Researcher, Agent Post-Training, Personality

at OpenAI
USD 295,000-445,000 per year
MIDDLE
✅ On-site
✅ Relocation

Used Tools & Technologies

LLM

Required Skills & Competences

Statistics @ 6 Machine Learning @ 6 Communication @ 3 API @ 3 Experimentation @ 3 ChatGPT @ 3 Codex @ 3

Details

About the Team

The Agent Post-Training team creates the frontier agents OpenAI ships to the world. We are training the models behind our agents in Codex, ChatGPT, the API, and other frontier products: persistent, proactive intelligence that can operate computers, collaborate with people and other agents, and expand what people and organizations can imagine, attempt, and achieve.

We define what the next generation of agents should be able to do, build the training signal that teaches those abilities, and run the experiments that make them real. Our work spans coding, tool use, computer use, multi-agent coordination, long-horizon execution, factuality, instruction following, calibrated reasoning, and taste.

Our team builds the data, environments, graders, training methods, and feedback loops that shape what OpenAI’s next agents can do and what they are like to work with, then carries those improvements through major training runs and into products used by people every day.

About the Role

As a member of the Agent Post-training Personality team, you will help make OpenAI’s agents exceptional collaborators. You will study what makes an agent thoughtful, clear, perceptive, appropriately proactive, and genuinely easy to work with, then translate those insights into evals, training data, reward signals, and model improvements.

We use “personality” to mean much more than writing style or general likability. It includes whether an agent understands what the user is trying to accomplish, communicates with good judgment, adapts to context, asks useful questions, handles disagreement honestly and takes initiative at the right moments. The goal is to create a strong, tasteful default that can adapt to different people and situations.

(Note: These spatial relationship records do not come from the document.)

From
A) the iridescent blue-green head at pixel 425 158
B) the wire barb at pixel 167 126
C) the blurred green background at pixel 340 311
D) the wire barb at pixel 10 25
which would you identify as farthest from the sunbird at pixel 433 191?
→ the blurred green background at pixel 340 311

This work combines behavioral research, product thinking, research and communication taste. You will collaborate with product teams, human experts, and researchers across post-training and pretraining to ensure that improvements survive the full training stack and reach the models people use every day.

Responsibilities

  • Develop a rigorous understanding of what makes an agent a great collaborator across professional, creative, technical, and everyday work.
  • Turn qualitative judgments about model behavior into concrete hypotheses, evals, graders, and training interventions.
  • Study explicit and implicit user signals to understand which behaviors create trust, satisfaction, continued use, and successful outcomes.
  • Work with human experts and trainers to produce high-quality, tasteful rollouts and preference data that capture excellent collaborative behavior.
  • Improve reward models and RL objectives for model behaviors.
  • Work with pretraining and early-training teams on data mixtures, objectives, synthetic data, and other upstream choices that shape downstream personality.
  • Build sustainable pipelines for updating older training data as our understanding of excellent model behavior evolves.
  • Partner closely with ChatGPT, Codex, and other product teams to turn consumer insight into model improvements and validate them in real workflows.
  • Own projects end to end, from observing a subtle behavioral failure through experimentation, training, evaluation, and launch.

Requirements

  • Strong technical foundations in machine learning, software engineering, statistics, behavioral science, HCI, or a related field, with the ability to learn across unfamiliar parts of the stack.
  • Experience with LLMs, post-training, RL/RLHF, reward modeling, evals, synthetic data, pretraining data, or production ML systems.
  • Ability to translate subjective product questions into falsifiable hypotheses and rigorous evaluations while preserving nuance.
  • Experience working effectively with researchers, engineers, product teams, designers, domain experts, human-data teams, and safety boundaries; clear communication with each group.
  • Comfort with ambiguous capability problems where signals are noisy and failures are qualitative; solutions may involve data, training, evals, product changes, or combinations of these.
  • Taste for model behavior and the ability to explain why responses feel thoughtful, natural, and useful.

Benefits

  • Medical, dental, and vision insurance for you and your family, with employer contributions to Health Savings Accounts.
  • Pre-tax accounts for Health FSA, Dependent Care FSA, and commuter expenses (parking and transit).
  • 401(k) retirement plan with employer match.
  • Paid parental leave (up to 24 weeks for birth parents and 20 weeks for non-birthing parents), plus paid medical and caregiver leave (up to 8 weeks).
  • Paid time off: flexible PTO for exempt employees and up to 15 days annually for non-exempt employees.
  • 13+ paid company holidays and multiple company office closures throughout the year, plus paid sick or safe time as required by law.
  • Mental health and wellness support; employer-paid basic life and disability coverage.
  • Annual learning and development stipend.
  • Daily meals in offices and meal delivery credits as eligible.
  • Relocation support for eligible employees.
  • Additional taxable fringe benefits (charitable donation matching, wellness stipends, etc.).